__Problem details__. Gather from the listing below each line that includes the word "United", and copy it.
==== Records for processing
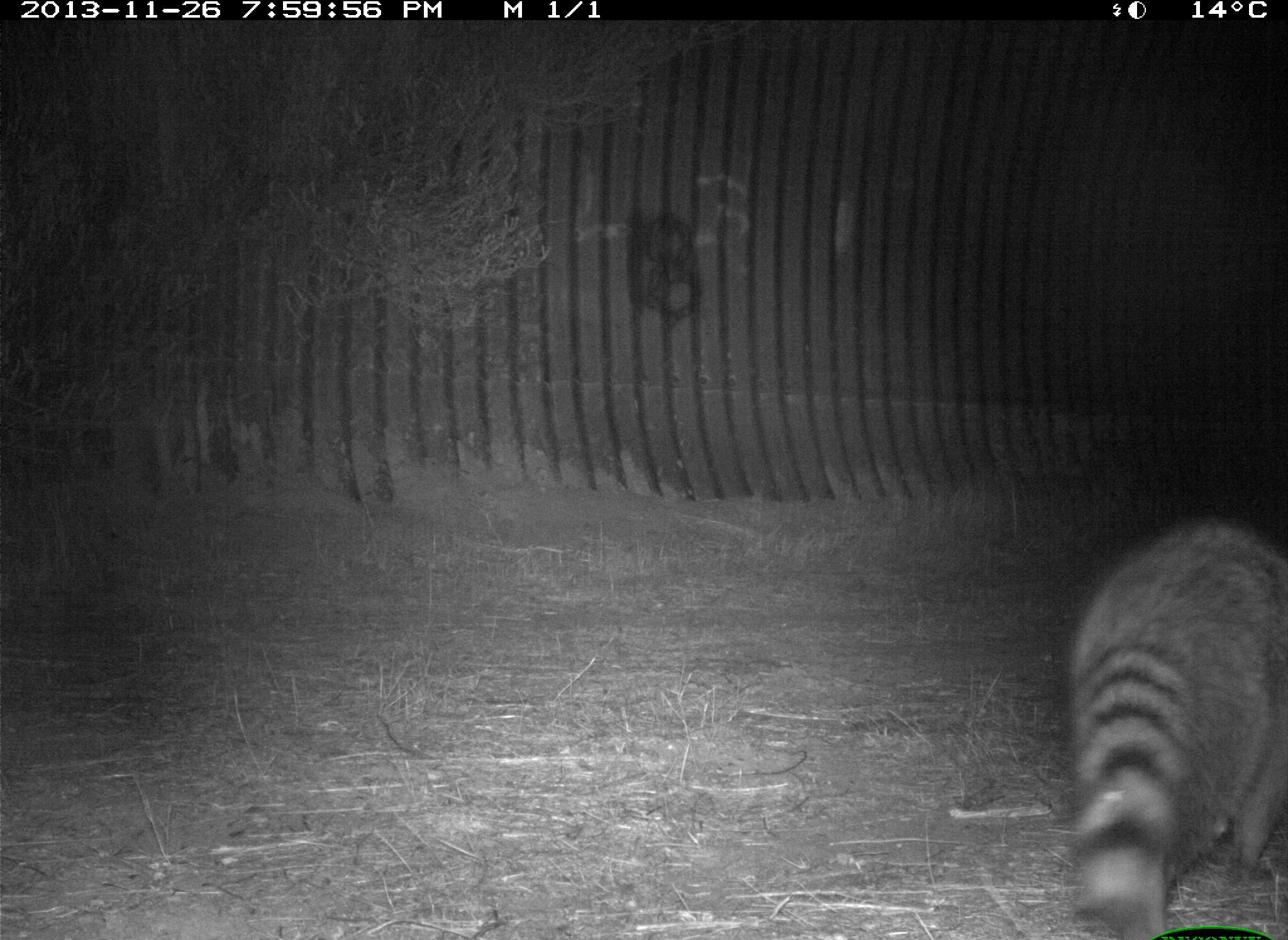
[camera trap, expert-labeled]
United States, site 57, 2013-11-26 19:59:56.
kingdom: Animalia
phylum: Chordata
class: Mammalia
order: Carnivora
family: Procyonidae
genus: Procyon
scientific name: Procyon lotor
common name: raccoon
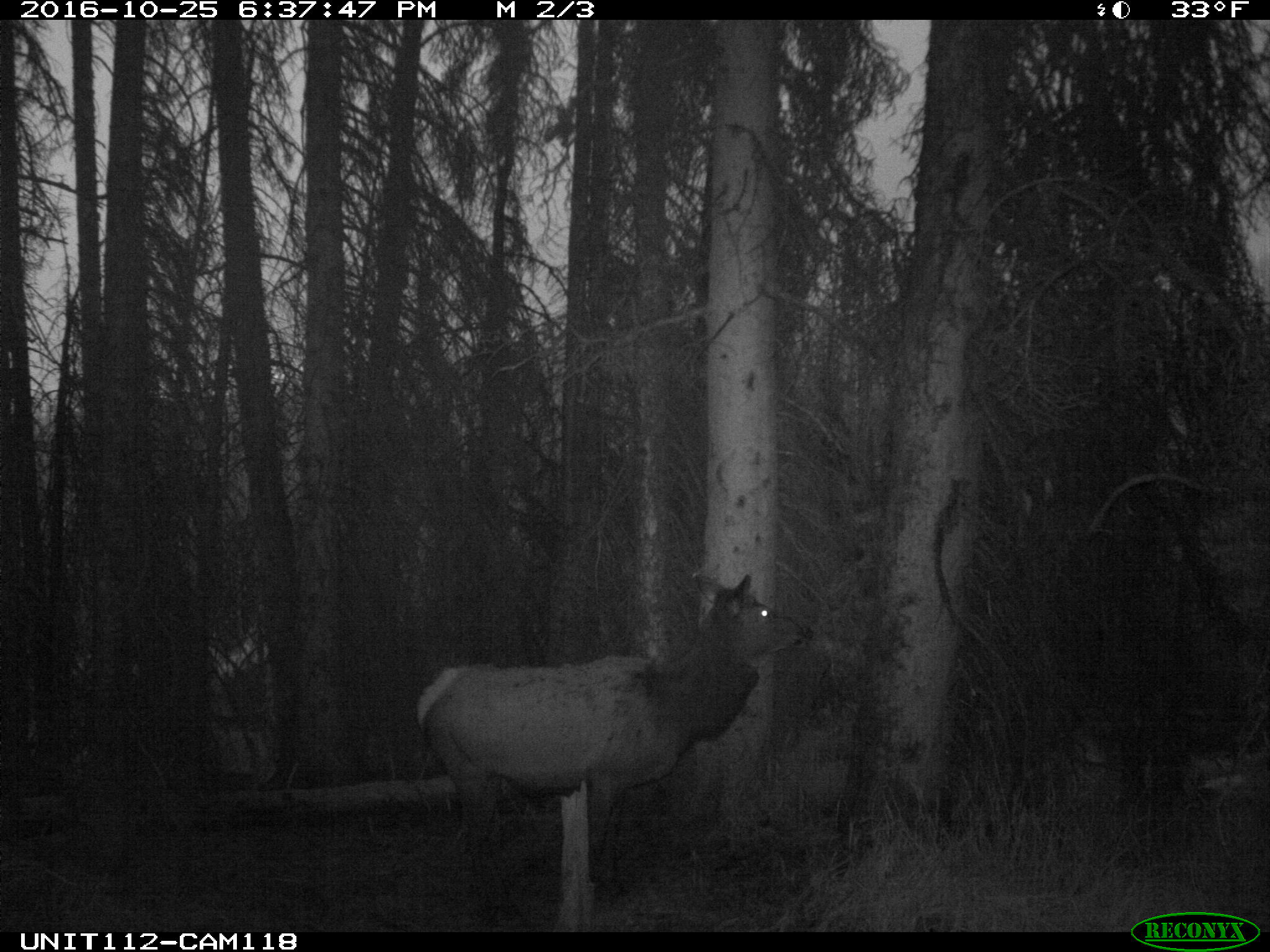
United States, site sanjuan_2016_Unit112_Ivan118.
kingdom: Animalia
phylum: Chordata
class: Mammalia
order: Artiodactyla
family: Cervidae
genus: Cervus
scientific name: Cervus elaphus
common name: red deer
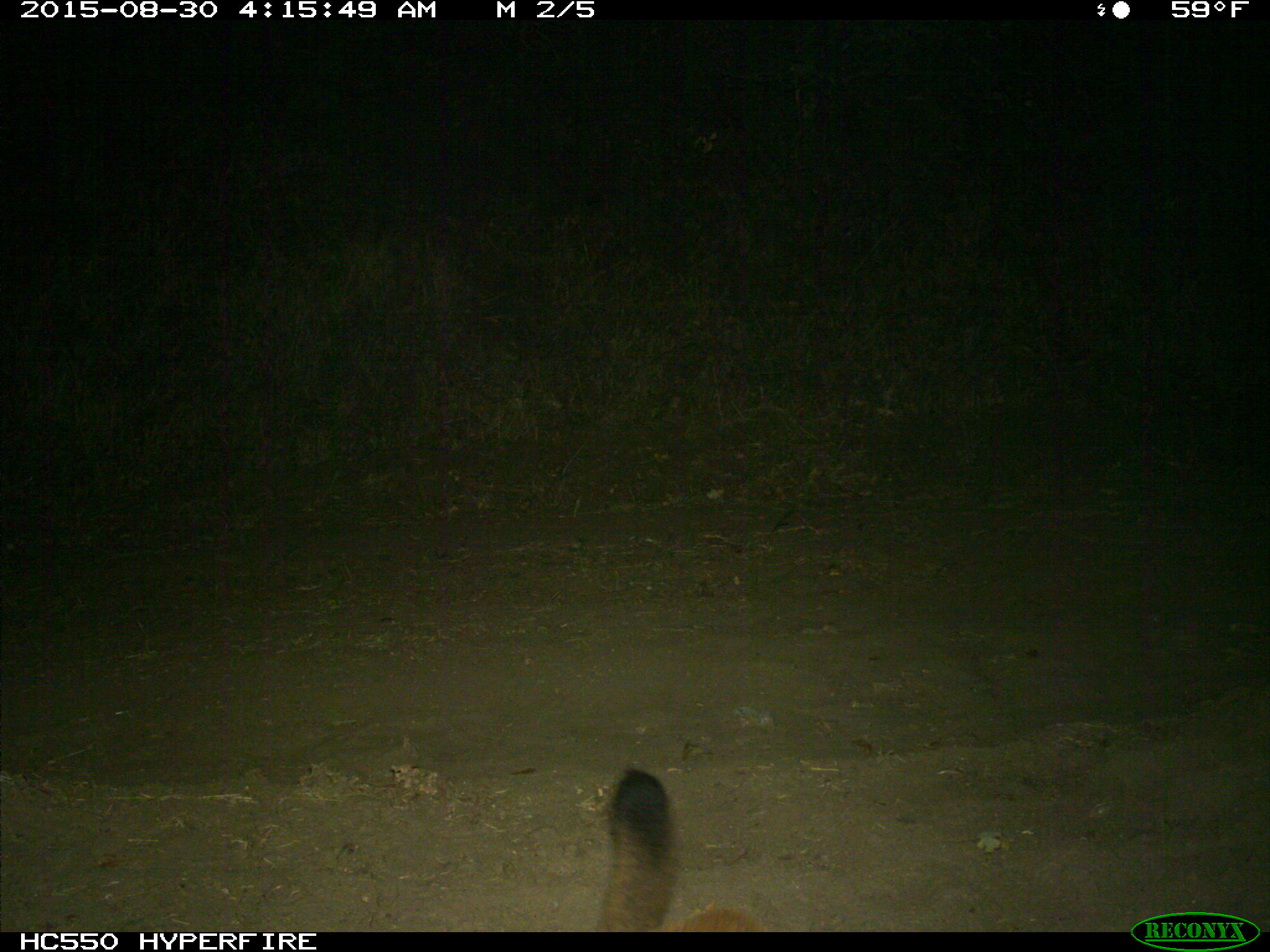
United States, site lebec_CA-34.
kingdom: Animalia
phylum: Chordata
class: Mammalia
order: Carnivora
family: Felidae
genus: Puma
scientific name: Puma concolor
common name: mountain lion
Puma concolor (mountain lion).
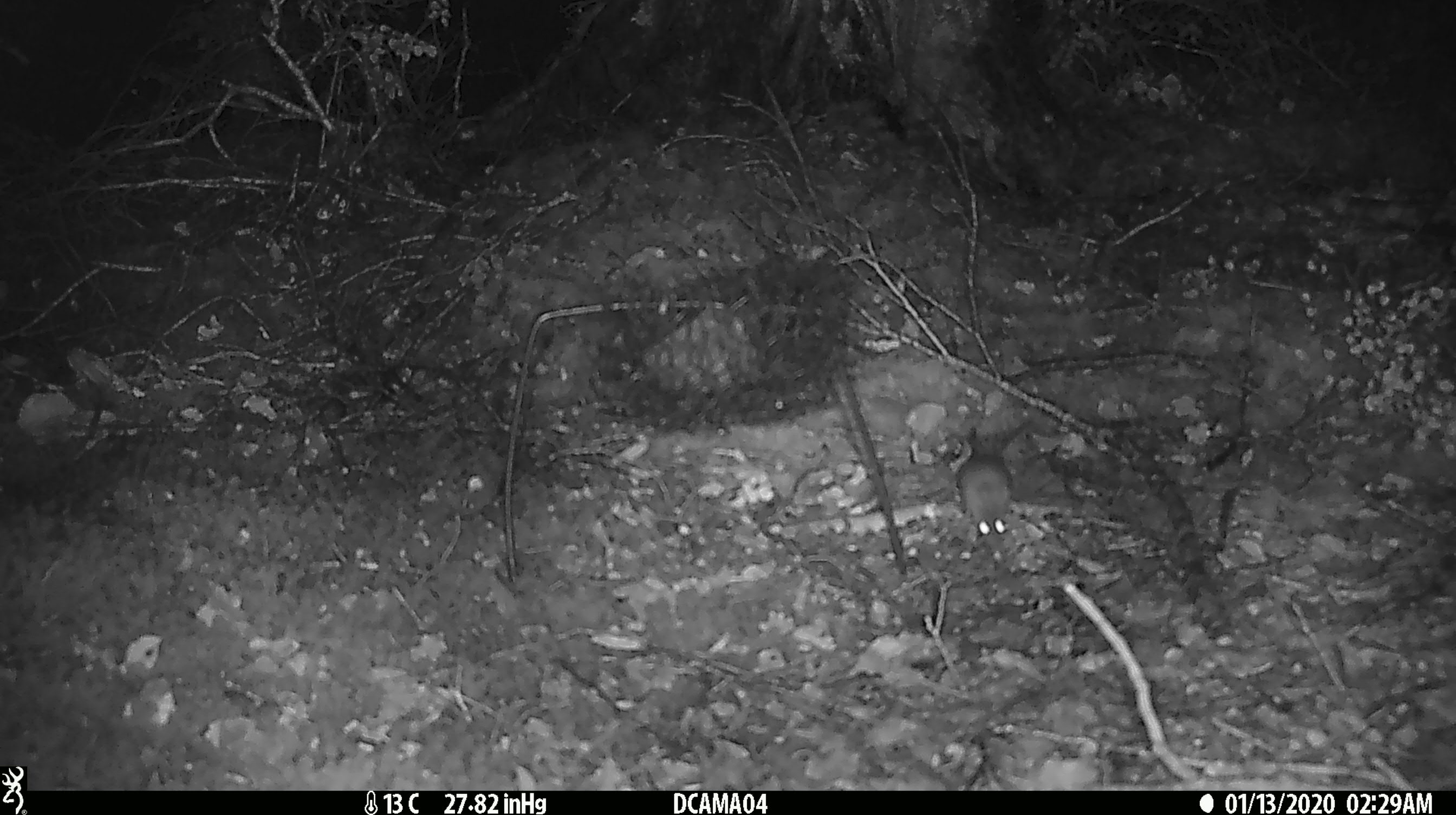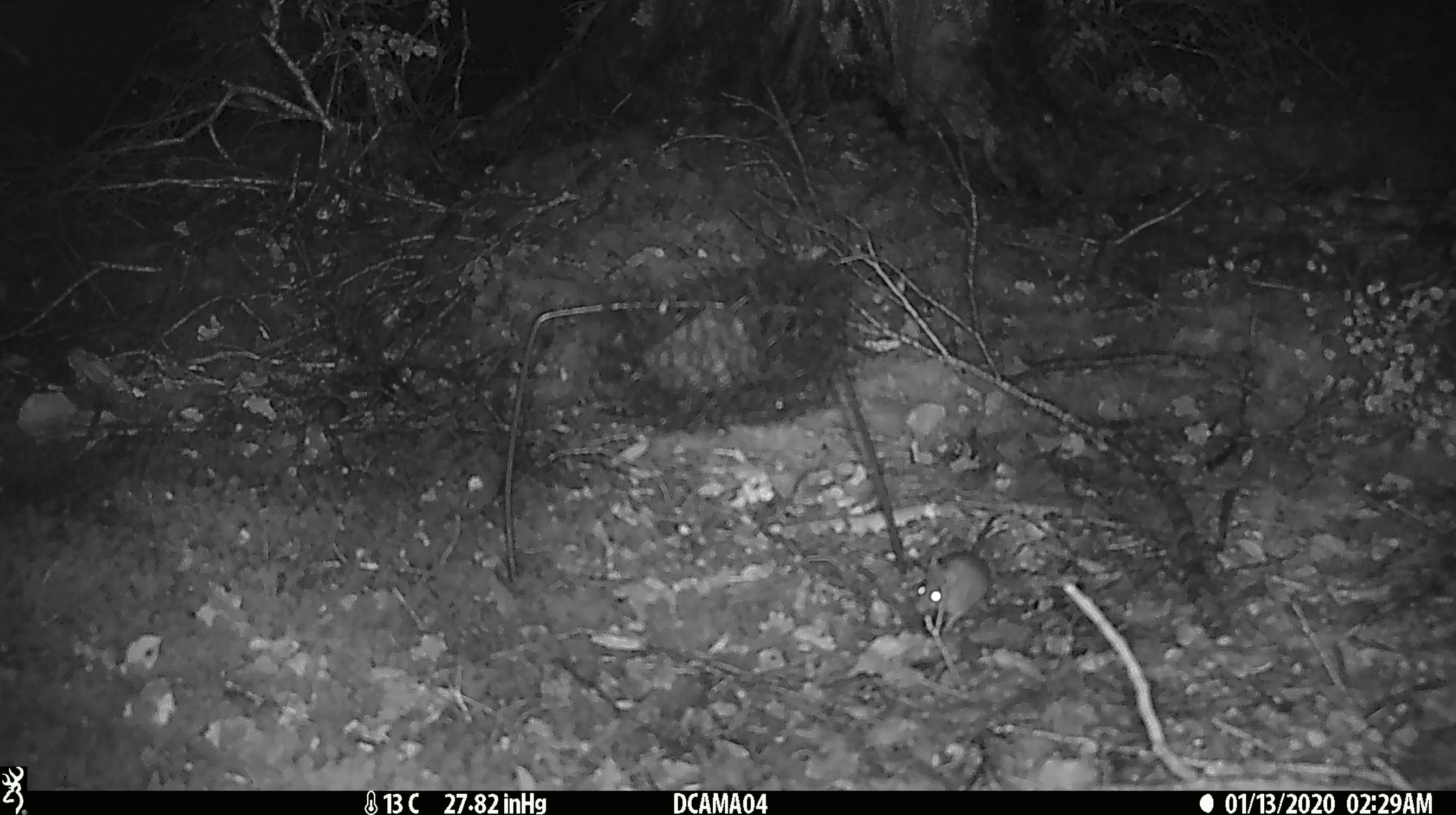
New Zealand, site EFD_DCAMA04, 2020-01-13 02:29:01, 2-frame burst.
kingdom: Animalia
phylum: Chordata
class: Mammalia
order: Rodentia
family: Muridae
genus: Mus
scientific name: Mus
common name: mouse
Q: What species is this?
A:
========
__Answer box__.
United States, site 57, 2013-11-26 19:59:56.
United States, site sanjuan_2016_Unit112_Ivan118.
United States, site lebec_CA-34.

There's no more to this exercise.